## Excerpt provided
%%
Personal information
- Full name: Charles John Daniels
- Date of birth: 7 September 1986 (age 39)
- Place of birth: Harlow, England
- Height: 5 ft 10 in (1.78 m)
- Position: Defender

Team information
- Current team: Watford (first-team coach)

Youth career
- Ridgeway Rovers
- Interwood
- Norwich City
- 0000: Tottenham Hotspur

Senior career*
- Years: Team / Apps / (Gls)
- 2005–2009: Tottenham Hotspur / 0 / (0)
- 2007: → Chesterfield (loan) / 2 / (0)
- 2007–2008: → Leyton Orient (loan) / 31 / (2)
- 2008: → Gillingham (loan) / 5 / (1)
- 2009–2012: Leyton Orient / 117 / (2)
- 2011: → AFC Bournemouth (loan) / 5 / (1)
- 2012–2020: AFC Bournemouth / 244 / (15)
- 2020–2021: Shrewsbury Town / 14 / (1)
- 2021: Portsmouth / 17 / (1)
- 2021–2022: Colchester United / 18 / (0)
- 2024–2025: Westfield / 0 / (0)

Managerial career
- 2026: Watford (caretaker)

= Charlie Daniels (footballer) =

English footballer (born 1986)

Charles John Daniels (born 7 September 1986) is an English professional football coach and former player who is currently a first-team coach for EFL Championship club Watford.

Starting his career at Tottenham Hotspur, he experienced a number of loans before joining Leyton Orient. In 2012, he was signed by AFC Bournemouth, where he experienced promotion from League One and the Championship, staying with the club for the duration of the first spell in the Premier League. He finished his career with spells at Shrewsbury Town, Portsmouth and Colchester United. He is under-21s coach at Watford.

==Career==
===Early career===
Daniels was born in Harlow, Essex, and grew up in nearby Waltham Forest where he attended Highams Park School. He started his career playing for youth club Ridgeway Rovers and Interwood then moved onto Norwich City before joining Tottenham Hotspur's youth academy. He worked his way up through to the reserves, before earning his first professional contract in July 2005.
%%
## Material supplied
%%
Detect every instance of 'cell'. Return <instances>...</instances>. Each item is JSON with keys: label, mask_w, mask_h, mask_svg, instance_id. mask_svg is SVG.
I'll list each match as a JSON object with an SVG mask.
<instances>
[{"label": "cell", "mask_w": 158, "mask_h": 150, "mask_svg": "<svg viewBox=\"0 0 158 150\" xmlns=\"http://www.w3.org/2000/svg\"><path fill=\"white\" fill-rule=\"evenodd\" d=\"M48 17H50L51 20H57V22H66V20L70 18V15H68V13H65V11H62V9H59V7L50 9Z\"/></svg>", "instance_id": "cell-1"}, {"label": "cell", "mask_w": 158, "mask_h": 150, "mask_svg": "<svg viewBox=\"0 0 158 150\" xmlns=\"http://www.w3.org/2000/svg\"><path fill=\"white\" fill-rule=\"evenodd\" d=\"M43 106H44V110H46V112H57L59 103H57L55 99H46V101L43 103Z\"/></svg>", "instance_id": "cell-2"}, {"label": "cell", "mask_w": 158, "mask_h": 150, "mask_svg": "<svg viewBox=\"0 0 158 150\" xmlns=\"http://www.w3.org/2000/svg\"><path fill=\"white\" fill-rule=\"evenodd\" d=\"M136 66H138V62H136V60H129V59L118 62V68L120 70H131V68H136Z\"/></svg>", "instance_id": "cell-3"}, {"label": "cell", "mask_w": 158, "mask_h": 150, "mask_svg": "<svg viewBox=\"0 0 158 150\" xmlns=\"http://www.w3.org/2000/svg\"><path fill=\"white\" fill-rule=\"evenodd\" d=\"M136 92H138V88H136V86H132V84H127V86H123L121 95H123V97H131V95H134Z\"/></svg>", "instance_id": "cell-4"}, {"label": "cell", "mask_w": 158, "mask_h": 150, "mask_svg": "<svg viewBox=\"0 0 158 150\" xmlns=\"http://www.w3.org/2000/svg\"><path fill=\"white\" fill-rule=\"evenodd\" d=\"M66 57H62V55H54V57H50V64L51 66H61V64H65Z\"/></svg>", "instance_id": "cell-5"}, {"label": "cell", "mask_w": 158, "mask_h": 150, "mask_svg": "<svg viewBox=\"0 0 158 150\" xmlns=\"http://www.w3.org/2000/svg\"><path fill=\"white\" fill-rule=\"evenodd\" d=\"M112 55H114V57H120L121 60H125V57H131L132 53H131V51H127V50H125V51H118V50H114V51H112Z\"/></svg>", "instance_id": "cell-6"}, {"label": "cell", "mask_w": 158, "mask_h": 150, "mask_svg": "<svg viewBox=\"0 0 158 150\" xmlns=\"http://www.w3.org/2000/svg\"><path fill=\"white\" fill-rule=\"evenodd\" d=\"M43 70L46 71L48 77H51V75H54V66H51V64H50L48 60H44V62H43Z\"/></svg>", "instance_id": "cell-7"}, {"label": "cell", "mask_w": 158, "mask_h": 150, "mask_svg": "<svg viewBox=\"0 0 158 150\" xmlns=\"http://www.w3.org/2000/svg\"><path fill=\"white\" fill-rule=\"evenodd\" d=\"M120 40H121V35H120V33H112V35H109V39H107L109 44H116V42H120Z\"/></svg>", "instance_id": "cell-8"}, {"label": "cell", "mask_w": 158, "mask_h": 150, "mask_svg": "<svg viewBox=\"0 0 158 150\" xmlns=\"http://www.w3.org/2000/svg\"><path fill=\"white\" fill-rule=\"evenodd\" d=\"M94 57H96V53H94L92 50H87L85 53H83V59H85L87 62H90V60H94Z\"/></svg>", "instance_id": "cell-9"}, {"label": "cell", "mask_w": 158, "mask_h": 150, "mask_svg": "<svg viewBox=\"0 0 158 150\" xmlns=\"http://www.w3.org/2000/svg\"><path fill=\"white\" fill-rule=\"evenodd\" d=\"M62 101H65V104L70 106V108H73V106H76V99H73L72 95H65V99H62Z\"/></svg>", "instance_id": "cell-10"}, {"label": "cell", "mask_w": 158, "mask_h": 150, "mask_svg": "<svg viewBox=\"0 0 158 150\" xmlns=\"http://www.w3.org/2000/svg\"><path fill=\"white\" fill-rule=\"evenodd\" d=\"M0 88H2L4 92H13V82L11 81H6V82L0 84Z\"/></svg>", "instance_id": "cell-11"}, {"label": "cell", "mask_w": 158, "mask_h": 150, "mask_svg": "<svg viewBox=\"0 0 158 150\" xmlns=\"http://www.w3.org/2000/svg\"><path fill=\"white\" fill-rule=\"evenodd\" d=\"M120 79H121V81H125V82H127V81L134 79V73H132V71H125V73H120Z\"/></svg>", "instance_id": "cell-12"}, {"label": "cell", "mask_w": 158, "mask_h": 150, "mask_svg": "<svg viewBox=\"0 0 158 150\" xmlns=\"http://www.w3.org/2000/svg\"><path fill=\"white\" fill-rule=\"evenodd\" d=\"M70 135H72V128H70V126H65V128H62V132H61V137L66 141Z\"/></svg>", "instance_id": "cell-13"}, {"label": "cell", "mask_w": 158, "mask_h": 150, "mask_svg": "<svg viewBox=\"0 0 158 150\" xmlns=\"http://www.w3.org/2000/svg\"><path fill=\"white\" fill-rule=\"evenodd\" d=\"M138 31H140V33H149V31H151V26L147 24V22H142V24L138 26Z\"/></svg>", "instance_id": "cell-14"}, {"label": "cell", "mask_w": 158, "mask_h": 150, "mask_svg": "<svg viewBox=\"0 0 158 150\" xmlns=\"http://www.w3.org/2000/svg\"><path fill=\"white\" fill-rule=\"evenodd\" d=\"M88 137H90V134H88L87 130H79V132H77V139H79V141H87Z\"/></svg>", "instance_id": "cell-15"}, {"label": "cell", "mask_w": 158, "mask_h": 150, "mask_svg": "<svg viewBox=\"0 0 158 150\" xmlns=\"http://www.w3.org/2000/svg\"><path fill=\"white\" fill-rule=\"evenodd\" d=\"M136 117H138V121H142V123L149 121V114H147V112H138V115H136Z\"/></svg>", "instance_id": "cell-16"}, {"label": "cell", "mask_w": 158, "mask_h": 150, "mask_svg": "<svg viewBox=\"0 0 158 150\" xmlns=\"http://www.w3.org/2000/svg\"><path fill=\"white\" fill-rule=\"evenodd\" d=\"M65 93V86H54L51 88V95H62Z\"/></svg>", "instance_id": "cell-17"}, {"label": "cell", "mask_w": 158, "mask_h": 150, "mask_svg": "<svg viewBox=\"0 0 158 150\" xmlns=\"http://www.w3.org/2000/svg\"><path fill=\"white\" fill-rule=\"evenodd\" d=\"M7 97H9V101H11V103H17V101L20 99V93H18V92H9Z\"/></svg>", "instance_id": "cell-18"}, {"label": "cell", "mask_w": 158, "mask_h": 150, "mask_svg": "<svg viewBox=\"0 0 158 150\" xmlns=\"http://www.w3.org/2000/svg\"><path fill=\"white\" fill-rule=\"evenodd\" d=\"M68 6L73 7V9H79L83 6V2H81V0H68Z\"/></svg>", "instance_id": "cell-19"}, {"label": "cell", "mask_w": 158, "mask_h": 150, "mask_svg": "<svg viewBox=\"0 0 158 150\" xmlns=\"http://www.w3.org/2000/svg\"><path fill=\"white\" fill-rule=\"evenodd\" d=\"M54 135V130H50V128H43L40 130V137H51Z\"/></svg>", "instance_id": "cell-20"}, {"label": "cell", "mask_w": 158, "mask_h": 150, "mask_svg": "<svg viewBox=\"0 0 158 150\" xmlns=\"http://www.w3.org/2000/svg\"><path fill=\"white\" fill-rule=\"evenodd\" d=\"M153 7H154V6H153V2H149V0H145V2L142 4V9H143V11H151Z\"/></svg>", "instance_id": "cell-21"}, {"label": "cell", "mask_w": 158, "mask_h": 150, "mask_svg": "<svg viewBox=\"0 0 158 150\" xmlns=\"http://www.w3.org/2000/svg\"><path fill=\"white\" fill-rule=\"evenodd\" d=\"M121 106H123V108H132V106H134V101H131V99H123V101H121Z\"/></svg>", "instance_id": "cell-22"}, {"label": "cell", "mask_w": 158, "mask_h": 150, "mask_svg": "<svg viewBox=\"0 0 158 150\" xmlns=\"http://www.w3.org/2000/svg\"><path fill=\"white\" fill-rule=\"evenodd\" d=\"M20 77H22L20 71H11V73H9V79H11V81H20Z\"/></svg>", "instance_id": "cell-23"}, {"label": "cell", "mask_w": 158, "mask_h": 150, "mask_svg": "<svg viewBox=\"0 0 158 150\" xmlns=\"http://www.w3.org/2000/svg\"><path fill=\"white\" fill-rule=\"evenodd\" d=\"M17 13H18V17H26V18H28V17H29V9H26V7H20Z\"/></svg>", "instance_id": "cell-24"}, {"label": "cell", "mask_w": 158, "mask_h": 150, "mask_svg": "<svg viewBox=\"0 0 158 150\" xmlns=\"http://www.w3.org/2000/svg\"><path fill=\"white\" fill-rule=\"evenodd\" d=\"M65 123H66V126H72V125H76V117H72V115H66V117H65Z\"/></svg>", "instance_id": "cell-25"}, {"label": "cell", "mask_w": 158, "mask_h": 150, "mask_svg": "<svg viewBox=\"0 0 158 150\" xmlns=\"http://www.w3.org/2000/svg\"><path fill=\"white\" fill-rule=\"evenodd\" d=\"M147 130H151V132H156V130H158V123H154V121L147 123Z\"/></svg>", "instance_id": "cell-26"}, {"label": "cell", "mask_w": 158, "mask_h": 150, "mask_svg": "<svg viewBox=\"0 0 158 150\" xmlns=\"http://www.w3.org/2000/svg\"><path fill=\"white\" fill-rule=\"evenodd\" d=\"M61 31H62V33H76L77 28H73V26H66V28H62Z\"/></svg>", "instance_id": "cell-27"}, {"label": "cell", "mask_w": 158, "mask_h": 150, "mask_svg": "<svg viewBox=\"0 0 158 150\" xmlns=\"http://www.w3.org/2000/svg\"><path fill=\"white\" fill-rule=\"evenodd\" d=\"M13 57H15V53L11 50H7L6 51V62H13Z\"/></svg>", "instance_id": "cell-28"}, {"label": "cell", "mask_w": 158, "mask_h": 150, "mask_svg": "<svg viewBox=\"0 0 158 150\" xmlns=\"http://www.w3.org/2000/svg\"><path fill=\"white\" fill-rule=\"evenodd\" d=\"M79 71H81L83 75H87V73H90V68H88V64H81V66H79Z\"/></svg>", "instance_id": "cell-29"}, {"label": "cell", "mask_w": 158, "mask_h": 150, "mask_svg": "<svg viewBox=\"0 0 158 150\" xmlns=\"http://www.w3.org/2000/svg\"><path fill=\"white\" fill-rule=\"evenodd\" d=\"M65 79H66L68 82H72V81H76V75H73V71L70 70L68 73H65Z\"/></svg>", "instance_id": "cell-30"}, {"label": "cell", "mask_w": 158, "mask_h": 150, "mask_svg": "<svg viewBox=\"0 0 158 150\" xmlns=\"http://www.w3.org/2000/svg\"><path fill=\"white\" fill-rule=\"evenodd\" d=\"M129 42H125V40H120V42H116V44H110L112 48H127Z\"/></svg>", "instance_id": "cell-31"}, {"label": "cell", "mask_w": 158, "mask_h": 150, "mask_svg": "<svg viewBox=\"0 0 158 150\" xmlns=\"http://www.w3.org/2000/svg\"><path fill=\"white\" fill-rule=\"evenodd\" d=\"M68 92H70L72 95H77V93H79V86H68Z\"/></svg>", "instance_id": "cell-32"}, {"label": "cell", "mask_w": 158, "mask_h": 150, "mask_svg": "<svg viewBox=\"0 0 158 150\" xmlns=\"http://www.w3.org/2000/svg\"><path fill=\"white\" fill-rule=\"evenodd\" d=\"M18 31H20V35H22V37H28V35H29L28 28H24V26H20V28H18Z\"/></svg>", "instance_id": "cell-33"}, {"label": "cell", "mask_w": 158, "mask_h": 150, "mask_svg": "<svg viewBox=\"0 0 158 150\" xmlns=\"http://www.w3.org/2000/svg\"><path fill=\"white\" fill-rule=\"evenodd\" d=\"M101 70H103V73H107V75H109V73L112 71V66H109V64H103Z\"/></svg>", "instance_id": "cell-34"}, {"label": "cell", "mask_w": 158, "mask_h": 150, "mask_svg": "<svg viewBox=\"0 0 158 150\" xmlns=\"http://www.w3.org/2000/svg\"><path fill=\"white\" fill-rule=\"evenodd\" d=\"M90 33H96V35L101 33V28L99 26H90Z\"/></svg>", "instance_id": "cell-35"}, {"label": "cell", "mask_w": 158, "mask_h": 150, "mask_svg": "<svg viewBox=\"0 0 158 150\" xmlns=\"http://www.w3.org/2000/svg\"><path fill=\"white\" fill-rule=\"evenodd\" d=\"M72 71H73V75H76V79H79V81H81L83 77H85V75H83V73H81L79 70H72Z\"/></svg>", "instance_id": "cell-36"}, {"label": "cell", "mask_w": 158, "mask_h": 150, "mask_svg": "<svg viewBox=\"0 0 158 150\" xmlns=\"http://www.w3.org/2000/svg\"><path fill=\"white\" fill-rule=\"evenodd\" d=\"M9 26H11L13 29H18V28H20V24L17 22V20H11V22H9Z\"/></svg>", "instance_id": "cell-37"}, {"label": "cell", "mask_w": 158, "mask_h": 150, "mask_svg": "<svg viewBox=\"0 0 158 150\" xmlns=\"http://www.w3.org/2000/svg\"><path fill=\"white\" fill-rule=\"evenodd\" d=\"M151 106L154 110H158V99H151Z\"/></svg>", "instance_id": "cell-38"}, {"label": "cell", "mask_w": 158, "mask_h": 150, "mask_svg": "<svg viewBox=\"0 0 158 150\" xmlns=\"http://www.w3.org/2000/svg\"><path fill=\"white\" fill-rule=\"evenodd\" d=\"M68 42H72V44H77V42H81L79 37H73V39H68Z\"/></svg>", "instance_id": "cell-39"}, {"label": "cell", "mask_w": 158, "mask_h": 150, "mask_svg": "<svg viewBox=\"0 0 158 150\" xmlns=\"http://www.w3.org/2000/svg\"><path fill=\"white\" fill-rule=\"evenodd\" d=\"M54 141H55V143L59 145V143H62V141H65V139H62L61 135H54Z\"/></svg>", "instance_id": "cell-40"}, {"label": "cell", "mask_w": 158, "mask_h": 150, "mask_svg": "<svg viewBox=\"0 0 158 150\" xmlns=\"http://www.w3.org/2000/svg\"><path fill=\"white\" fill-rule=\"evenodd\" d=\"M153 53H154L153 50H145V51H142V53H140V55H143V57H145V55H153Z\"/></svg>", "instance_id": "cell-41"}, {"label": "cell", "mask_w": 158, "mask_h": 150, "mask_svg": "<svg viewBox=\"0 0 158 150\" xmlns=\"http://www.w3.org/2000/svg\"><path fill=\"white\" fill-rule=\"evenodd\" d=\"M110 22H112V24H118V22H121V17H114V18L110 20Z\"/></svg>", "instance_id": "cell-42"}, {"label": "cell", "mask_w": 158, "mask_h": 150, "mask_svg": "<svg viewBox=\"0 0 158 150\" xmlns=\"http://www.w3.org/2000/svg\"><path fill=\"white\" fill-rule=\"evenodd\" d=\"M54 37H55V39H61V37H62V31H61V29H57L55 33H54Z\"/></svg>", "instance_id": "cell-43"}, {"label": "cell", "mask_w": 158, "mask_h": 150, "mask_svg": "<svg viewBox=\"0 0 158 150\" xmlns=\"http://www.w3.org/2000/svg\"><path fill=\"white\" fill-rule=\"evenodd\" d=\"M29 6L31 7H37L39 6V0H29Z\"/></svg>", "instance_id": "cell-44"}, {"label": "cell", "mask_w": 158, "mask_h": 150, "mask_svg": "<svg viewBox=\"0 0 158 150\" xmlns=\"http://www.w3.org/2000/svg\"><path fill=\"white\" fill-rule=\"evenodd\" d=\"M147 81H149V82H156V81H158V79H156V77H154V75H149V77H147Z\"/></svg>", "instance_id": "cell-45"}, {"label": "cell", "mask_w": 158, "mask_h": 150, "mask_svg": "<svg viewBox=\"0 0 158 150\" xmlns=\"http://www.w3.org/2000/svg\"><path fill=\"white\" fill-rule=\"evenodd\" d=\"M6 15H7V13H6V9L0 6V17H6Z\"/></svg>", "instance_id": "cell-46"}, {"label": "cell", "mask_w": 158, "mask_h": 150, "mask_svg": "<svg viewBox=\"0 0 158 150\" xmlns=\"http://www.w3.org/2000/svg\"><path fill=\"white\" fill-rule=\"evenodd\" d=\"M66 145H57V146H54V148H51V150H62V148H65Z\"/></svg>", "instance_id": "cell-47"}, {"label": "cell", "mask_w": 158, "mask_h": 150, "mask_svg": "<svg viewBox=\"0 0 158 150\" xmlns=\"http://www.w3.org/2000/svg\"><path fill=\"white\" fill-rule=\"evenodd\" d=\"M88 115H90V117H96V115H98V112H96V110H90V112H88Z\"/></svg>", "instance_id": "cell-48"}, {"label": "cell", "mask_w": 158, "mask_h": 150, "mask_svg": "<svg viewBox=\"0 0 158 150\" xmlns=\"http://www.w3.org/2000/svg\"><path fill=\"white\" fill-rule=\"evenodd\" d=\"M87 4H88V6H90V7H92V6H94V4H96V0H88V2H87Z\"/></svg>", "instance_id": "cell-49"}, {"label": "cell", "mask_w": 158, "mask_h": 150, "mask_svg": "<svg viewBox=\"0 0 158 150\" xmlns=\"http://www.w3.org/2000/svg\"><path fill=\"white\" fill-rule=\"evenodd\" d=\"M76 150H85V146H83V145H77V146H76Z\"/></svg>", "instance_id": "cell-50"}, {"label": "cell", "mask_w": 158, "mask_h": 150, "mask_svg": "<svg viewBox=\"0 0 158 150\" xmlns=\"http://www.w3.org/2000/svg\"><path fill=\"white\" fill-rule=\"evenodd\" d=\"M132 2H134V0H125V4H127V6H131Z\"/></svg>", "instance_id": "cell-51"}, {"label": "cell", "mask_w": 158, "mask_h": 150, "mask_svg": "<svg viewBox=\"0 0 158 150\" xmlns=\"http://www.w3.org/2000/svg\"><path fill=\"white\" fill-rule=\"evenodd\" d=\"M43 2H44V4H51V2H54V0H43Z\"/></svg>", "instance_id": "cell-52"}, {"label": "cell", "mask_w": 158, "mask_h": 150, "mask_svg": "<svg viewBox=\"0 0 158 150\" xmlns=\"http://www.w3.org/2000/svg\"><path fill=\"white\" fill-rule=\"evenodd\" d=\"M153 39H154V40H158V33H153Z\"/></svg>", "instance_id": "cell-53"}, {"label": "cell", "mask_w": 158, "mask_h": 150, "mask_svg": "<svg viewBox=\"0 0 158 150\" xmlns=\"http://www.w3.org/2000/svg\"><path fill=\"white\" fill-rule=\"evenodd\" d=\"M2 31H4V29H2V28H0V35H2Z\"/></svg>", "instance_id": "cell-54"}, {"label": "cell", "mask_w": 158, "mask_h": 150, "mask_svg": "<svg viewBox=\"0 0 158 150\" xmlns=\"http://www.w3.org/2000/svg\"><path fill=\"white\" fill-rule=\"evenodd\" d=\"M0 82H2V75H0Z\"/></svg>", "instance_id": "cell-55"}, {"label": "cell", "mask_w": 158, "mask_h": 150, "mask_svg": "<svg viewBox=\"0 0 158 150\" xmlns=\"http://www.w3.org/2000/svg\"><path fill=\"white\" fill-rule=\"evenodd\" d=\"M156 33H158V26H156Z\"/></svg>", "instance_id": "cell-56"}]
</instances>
%%
Using the Charlie Daniels text, explain how Daniels played for Chesterfield, Leyton Orient and Gillingham between 2007 and 2008 while he was a Tottenham Hotspur player from 2005 to 2009.

## Reply to the exercise
Those were loan spells from Tottenham Hotspur, and the senior career list marks each of them "(loan)". The text says that, starting at Tottenham, he "experienced a number of loans before joining Leyton Orient," which he then did permanently in 2009.